# How to fix uneven gap between door and weatherstripping?



## Objectivist

I've got an 8-foot exterior door that, when it's closed, has a half-inch gap between the door and weatherstripping at the top -- it fits properly at the bottom. I'm losing a lot of heat through this gap and would like to close it.

As far as I can tell, the door otherwise hangs correctly: the gap between the door and the jamb looks correct all the way around the door.

The house is two years old and most of the workmanship is stellar, so I'm wondering if I'm missing an easy adjustment.

I suppose I could add more weatherstripping to fill the gap, but that would look pretty bad. Or I could remove the weatherstripping and make a long, tapered shim to equalize the gap.

Does anyone have a suggestion?


----------



## Ron6519

Take a picture of this door. Have you put a level on this door and the floor? It sounds like one of the jamb legs is higher then it's counterpart on the other side.
This is not a minor adjustment as one side needs to be freed from the framing and shimmed or the other needs to be shortened.
Ron


----------



## Objectivist

Ron6519 said:


> Take a picture of this door. Have you put a level on this door and the floor? It sounds like one of the jamb legs is higher then it's counterpart on the other side.

— Provided records —
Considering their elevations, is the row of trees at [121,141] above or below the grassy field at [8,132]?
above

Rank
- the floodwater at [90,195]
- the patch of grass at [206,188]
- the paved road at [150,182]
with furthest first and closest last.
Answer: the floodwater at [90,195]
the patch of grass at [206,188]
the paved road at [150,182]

— Given request 1 —
Repeat the door-gap thread starting at "The house is" and ending at "have a suggestion?", substituting "excellent" for "stellar".
— Given request 2 —
Does each statement agree with the door-gap thread? Answer yes or no for each, and quote the deciding words. (a) The door fits properly against the weatherstripping at the top. (b) The house is two years old. (c) Ron6519 calls the fix a minor adjustment.

— Task output 1 —
The house is two years old and most of the workmanship is excellent, so I'm wondering if I'm missing an easy adjustment.

I suppose I could add more weatherstripping to fill the gap, but that would look pretty bad. Or I could remove the weatherstripping and make a long, tapered shim to equalize the gap.

Does anyone have a suggestion?

— Task output 2 —
(a) No: "has a half-inch gap between the door and weatherstripping at the top -- it fits properly at the bottom"
(b) Yes: "The house is two years old"
(c) No: "This is not a minor adjustment"